*Selected extract*.
----------------------------------------

The COPE-ICD (Copenhagen Outpatient ProgrammE-implantable cardioverter defibrillator) trial studied comprehensive cardiac rehabilitation for patients with ICDs. The purpose of this paper was to explore: (1) gender differences in self-rated health and quality of life (QoL) at hospital discharge after ICD implantation, (2) gender differences in effect of cardiac rehabilitation, and (3) predictors of effect of cardiac rehabilitation.

Methods:

Patients with first-time ICD implantation were randomized to comprehensive cardiac rehabilitation versus usual care. Gender differences in self-rated health and QoL and effect of rehabilitation were tested using t-tests. Predictors of effect of rehabilitation were tested using logistic regression.

----------------------------------------

(Saved entries)

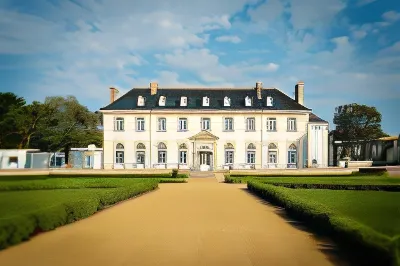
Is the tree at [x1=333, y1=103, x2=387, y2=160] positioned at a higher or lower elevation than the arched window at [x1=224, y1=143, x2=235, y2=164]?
higher

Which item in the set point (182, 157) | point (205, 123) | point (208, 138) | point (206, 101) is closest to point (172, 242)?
point (208, 138)

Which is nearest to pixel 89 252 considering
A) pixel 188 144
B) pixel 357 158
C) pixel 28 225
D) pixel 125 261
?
pixel 125 261

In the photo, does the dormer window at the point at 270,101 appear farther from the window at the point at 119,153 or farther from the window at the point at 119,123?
the window at the point at 119,153

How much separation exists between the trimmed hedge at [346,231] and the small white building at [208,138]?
27595mm

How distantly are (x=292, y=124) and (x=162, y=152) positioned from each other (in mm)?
14840

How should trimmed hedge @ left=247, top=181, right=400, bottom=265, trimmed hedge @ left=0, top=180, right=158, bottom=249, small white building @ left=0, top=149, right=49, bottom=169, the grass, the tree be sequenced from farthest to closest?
the tree → small white building @ left=0, top=149, right=49, bottom=169 → the grass → trimmed hedge @ left=0, top=180, right=158, bottom=249 → trimmed hedge @ left=247, top=181, right=400, bottom=265

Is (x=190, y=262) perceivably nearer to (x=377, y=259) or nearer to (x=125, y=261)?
(x=125, y=261)

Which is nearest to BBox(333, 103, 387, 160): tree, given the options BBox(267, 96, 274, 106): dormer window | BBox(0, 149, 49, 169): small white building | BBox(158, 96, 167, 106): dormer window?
BBox(267, 96, 274, 106): dormer window

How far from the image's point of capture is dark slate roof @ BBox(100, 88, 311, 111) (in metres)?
41.6

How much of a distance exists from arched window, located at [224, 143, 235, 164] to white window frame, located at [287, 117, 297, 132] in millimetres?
6681

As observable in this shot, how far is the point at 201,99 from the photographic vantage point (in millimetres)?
42688

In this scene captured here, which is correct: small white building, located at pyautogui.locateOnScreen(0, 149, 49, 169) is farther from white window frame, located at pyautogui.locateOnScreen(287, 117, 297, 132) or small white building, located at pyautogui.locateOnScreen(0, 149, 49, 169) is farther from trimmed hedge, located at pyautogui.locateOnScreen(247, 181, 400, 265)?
trimmed hedge, located at pyautogui.locateOnScreen(247, 181, 400, 265)

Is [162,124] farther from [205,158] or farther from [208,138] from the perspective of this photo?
[205,158]

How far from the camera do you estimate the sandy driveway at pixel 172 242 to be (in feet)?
22.2
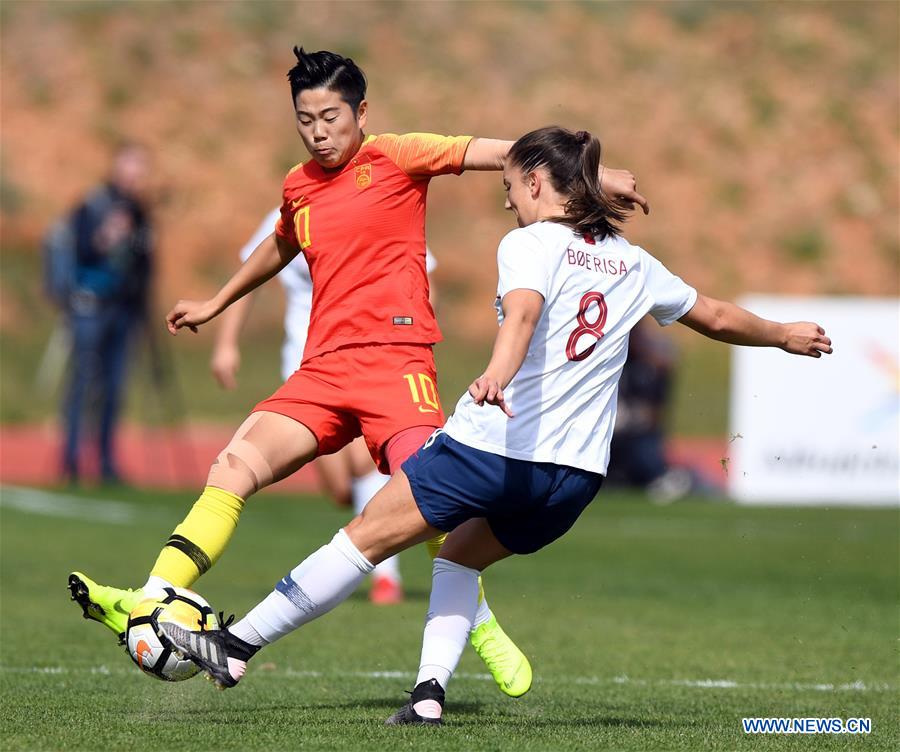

----------------------------------------

*To do*.
**A.** Rewrite the COPE-ICD passage starting at "The COPE-ICD (Copenhagen" and ending at "of cardiac rehabilitation.", putting "study" in place of "trial".
**B.** In the COPE-ICD passage, what statistical method was used to test predictors of the effect of rehabilitation?
**C.** List every aim the COPE-ICD passage gives for the paper.

*Answers for this exercise*.
**A.**
The COPE-ICD (Copenhagen Outpatient ProgrammE-implantable cardioverter defibrillator) study studied comprehensive cardiac rehabilitation for patients with ICDs. The purpose of this paper was to explore: (1) gender differences in self-rated health and quality of life (QoL) at hospital discharge after ICD implantation, (2) gender differences in effect of cardiac rehabilitation, and (3) predictors of effect of cardiac rehabilitation.

**B.** Logistic regression

**C.**
- Gender differences in self-rated health and quality of life (QoL) at hospital discharge after ICD implantation
- Gender differences in effect of cardiac rehabilitation
- Predictors of effect of cardiac rehabilitation